Die Solidarische Ökonomie versucht, den Schritt zum anonymen Austausch rückgängig zu machen: Zurück in die überschaubare Kleingruppe, zurück zu persönlicher sozialer Kontrolle, vor allem aber zurück zu den aufwendigen, ineffizienten Mechanismen, die damit verbunden sind. Mit leichter Hand werden demokratische Steuerungsgremien oder Multi-Stakeholder-Genossenschaften vorgeschlagen, ohne zu berücksichtigen, dass solche Arrangements sehr aufwendig und wenigstens genauso anfällig für Machtmissbrauch sind. 

Markwirtschaft kann einfach, robust, effizient und gerecht sein 

Was ist denn dann der Unterschied zwischen Marktwirtschaft und Kapitalismus? Und wie muss Marktwirtschaft gestaltet werden, damit sie postwachstumskompatibel wird? 

Kapitalismus ist ein grundsätzlich marktwirtschaftliches System, welches aber durch eine mangelhafte politische Rahmenordnung in wichtigen Punkten „aus dem Ruder läuft“. Systematisch geht es immer um leistungslose Einkommen, praktisch lassen sich drei konkrete Phänomene unterscheiden, die für uns den Kapitalismus ausmachen: 

  • Die grundsätzliche Legitimität von systematisch leistungslosen Einkommen (z. B. Ressourcenrenten wie beim „Innovationswettbewerb“ oder Bodenrenten). Solche Quellen sind institutionell trockenzulegen, beispielsweise indem man Ressourcenrenten verhindert oder Bodenrenten steuerlich abschöpft. Geeignete Maßnahmen sind ein Lizenzhandel für Rohstoffe und eine Bodenwertsteuer.  
  • Die Möglichkeit von Akkumulation, also die Bildung von sehr großen Vermögen oder von sehr großem Produktionskapital, als fehlende ökonomische Machtbegrenzung und Verletzung von Leistungsgerechtigkeit. Das ist ein schwieriges Feld, weil es Güter gibt, die nur von sehr großen Unternehmen effizient hergestellt werden können. Aber grundsätzlich ist es legitim, Renten auch hier abzuschöpfen, beispielsweise über eine substantielle Vermögensteuer.  
  • Die private Geldschöpfung durch Geschäftsbanken. Sie bringt den sensiblen Mechanismus durcheinander, wenn wir Geld nutzen, um über den Wert von Leistungen kommunizieren. Wenn die Geldmenge unabhängig von der Menge der angebotenen Leistungen wachsen oder schrumpfen kann, dann kommt es zu charakteristischen Fehlallokationen. Ein Vollgeldsystem mit einem staatlichen Geldschöpfungsmonopol wäre daher das Geldsystem der Wahl für eine Marktwirtschaft. 

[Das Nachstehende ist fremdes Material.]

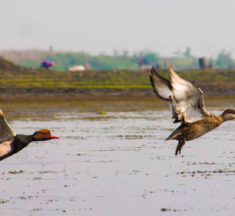 With bird habitats ranging from a lake in the heart of Kolkata to the forests in the northern hills, West Bengal is the perfect winter destination for bird watching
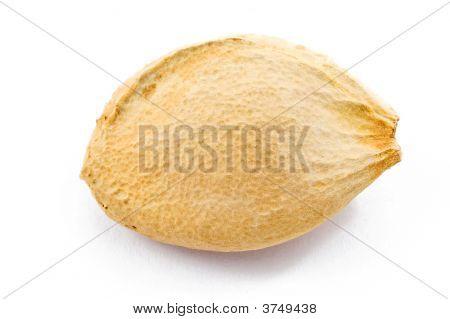 Plum Stone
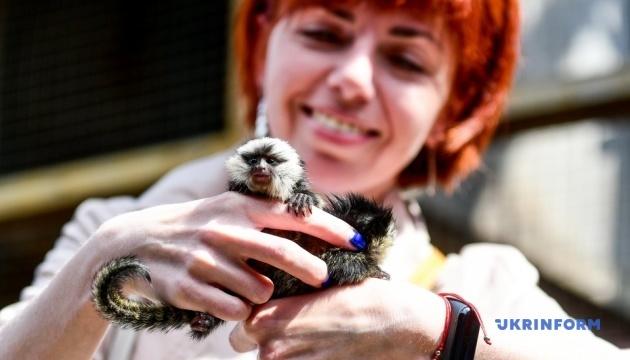 Карликовые обезьянки и коровы времен мамонтов: в Бердянском зоопарке - новые животные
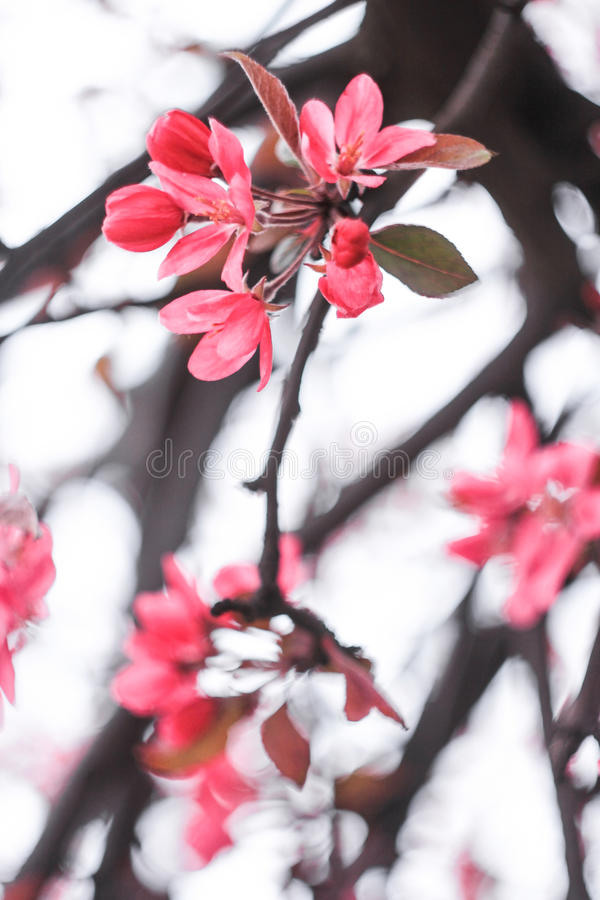 Flowering of Japanese cherry blossoms stock photos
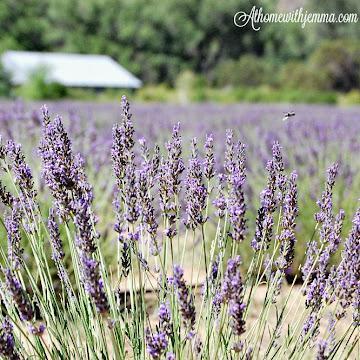 The Lavender Farm-My Life List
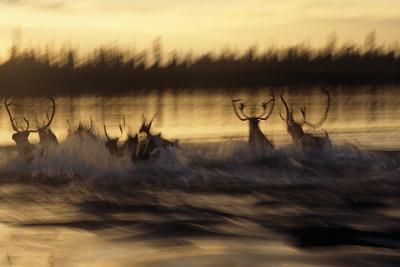 Caribou Herd Running across Kobuk River at Sunset Blurred Arctic Alaska Kobuk Valley-Design Pics Inc-Photographic Print
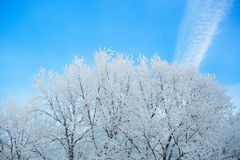 Dry tree branches covered with snow against the sky royalty free stock images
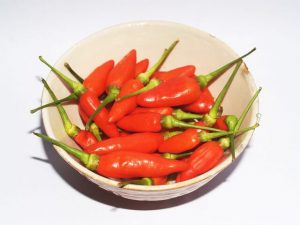 capsaicin-weight-loss-patches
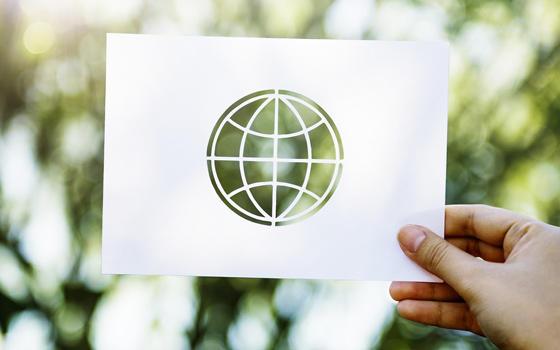 Curso online de Monitor en Educación Ambiental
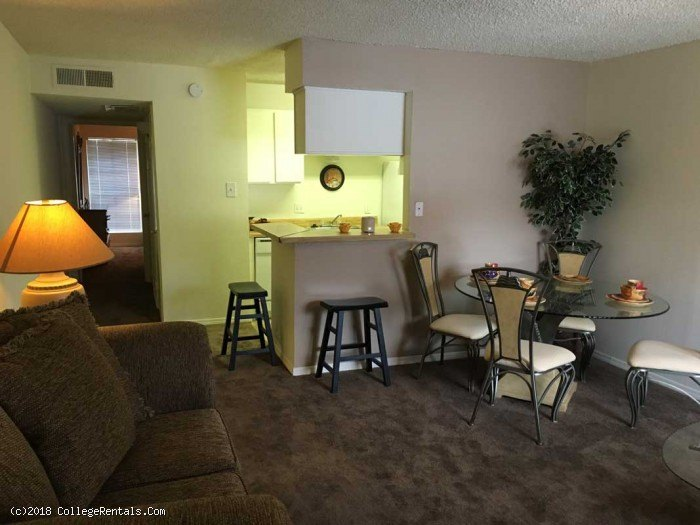 University Commons Apartments In Edinburg Texas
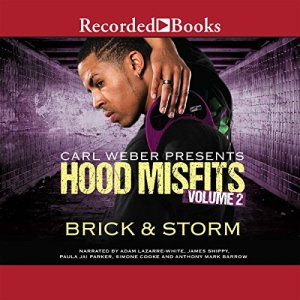 Hood Misfits Volume 2 Audiobook By Brick, Storm cover art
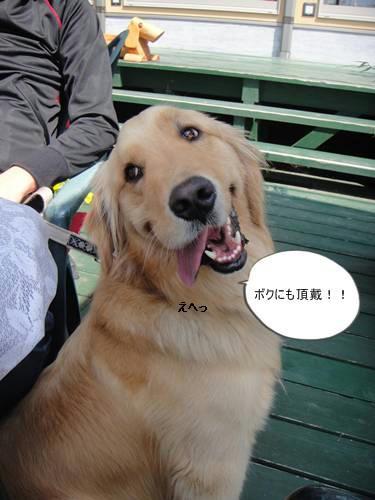 run20110426-7.JPG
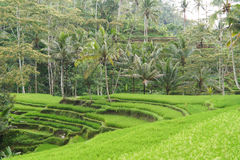 Tropical setting with rice terraces Royalty Free Stock Photos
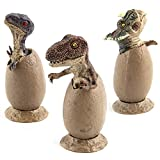 Jollymap 3pcs Dinosaur Era Predator Velociraptor in Egg Dinosaur Figurine Hatchling Collectible Sculpture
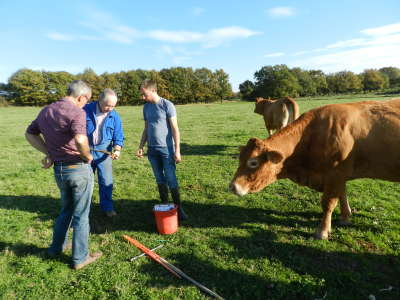 Productions animales chambres d 39 agriculture centre val de loire - Chambre agriculture loiret ...
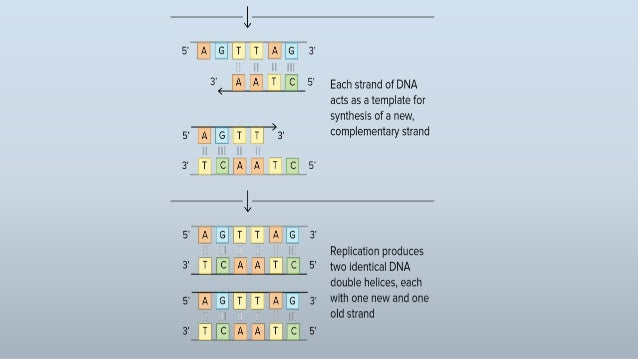 Dna replication 13 pronofoot35fo Images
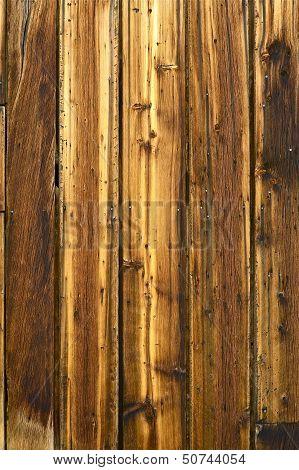 Knots And Nails Wood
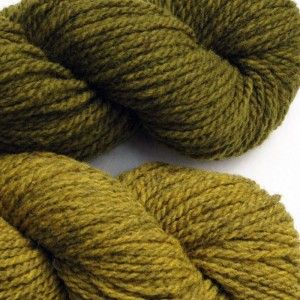 Maureen selected Lichen  for her main color and Pine Warbler for her accent color.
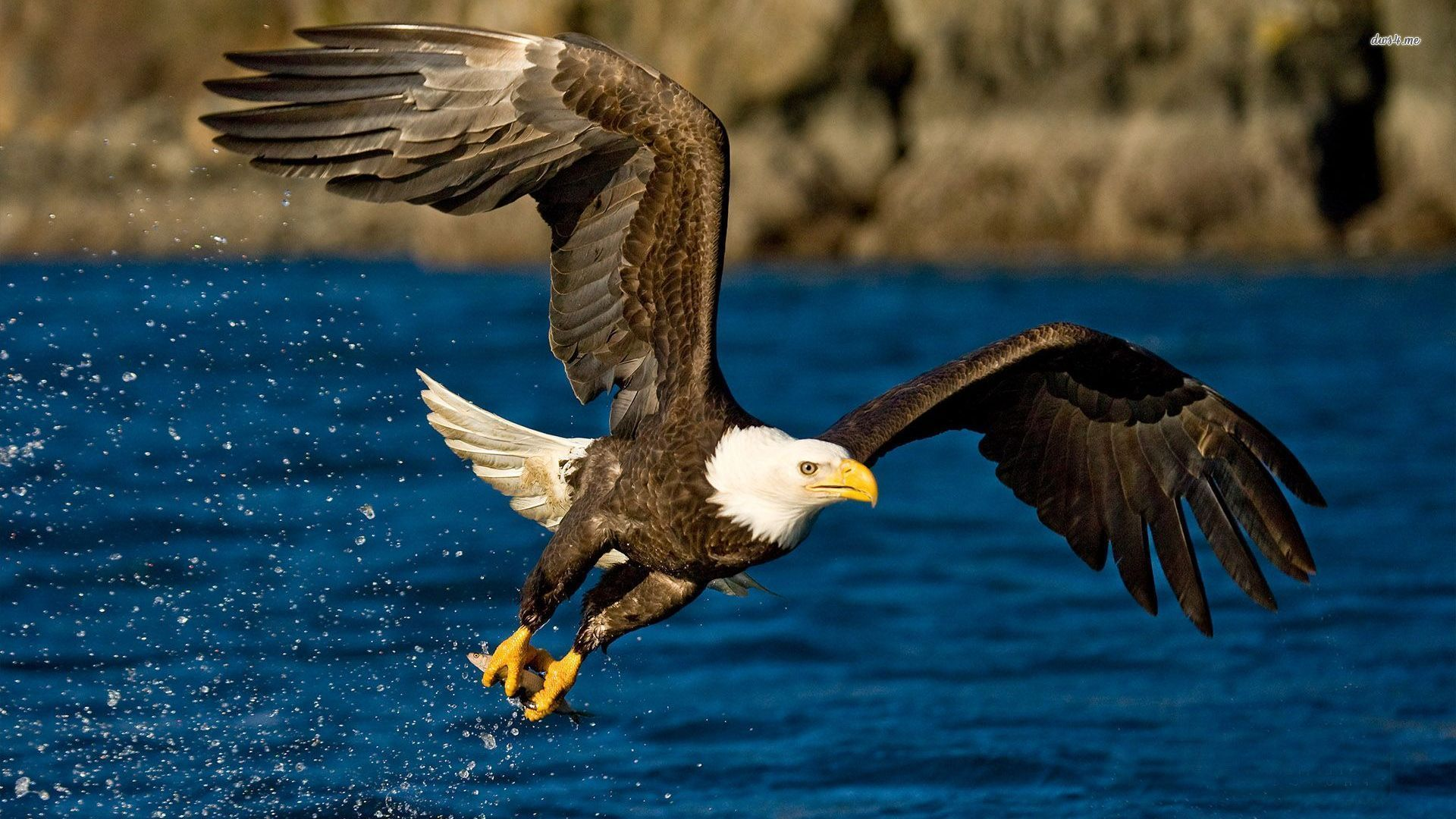 eagles pictures free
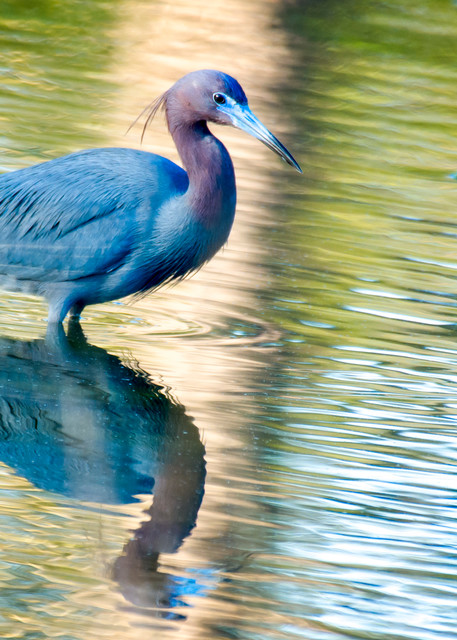 Little Blue Heron Searching for Fish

Alle diese Maßnahmen stellen Regulierungen dar, aber nicht im Sinne einer kleinteiligen „Gängelung“ von Märkten, sondern im Sinne einer grundlegenden politischen Rahmenordnung, einer Verfasstheit von Märkten. Sie sind „marktwirtschaftlich“ in dem Sinne, dass sie leistungsgerechte, selbstregulierende Märkte überhaupt erst ermöglichen. Sie können auch eine Postwachstumsökonomie ermöglichen, wenn wir das wollen. Eine solidarische Ökonomie basierend auf sozialer Kontrolle hingegen wird auf Dauer niemand haben wollen – sie ist viel zu ineffizient und muss mit großem Aufwand Probleme bearbeiten, die wir durch den anonymen Austausch mittels Geld schon sehr lange gelöst haben.  

 

Zum Weiterlesen 

Richters, Oliver und Siemoneit, Andreas (2019). Marktwirtschaft reparieren: Entwurf einer freiheitlichen, gerechten und nachhaltigen Utopie. München: oekom. doi: 10.14512/9783962385408. url: https://hdl.handle.net/10419/213814. 

Andreas Siemoneit ist studierter Physiker und Wirtschaftsingenieur. Er arbeitet als Softwarearchitekt und Systemberater in Berlin. Seit 2011 ist er intensiv an der wachstumskritischen Debatte beteiligt, mit einem Schwerpunkt auf Fragen der theoretischen Fundierung. Von 2014 bis 2020 war er Geschäftsführer des Fördervereins Wachstumswende. Derzeit promoviert er an der Universität Oldenburg zum Thema Wachstumszwänge. Oliver Richters, studierter Physiker, ist Doktorand am Lehrstuhl für Internationale Wirtschaftsbeziehungen der Carl von Ossietzky Universität Oldenburg. Von 2012–16 war er Vorsitzender der Vereinigung für Ökologische Ökonomie. Er ist aktiv in den Netzwerken Plurale Ökonomik und Wachstumswende sowie in der Wissenschaftlichen Arbeitsgruppe nachhaltiges Geld.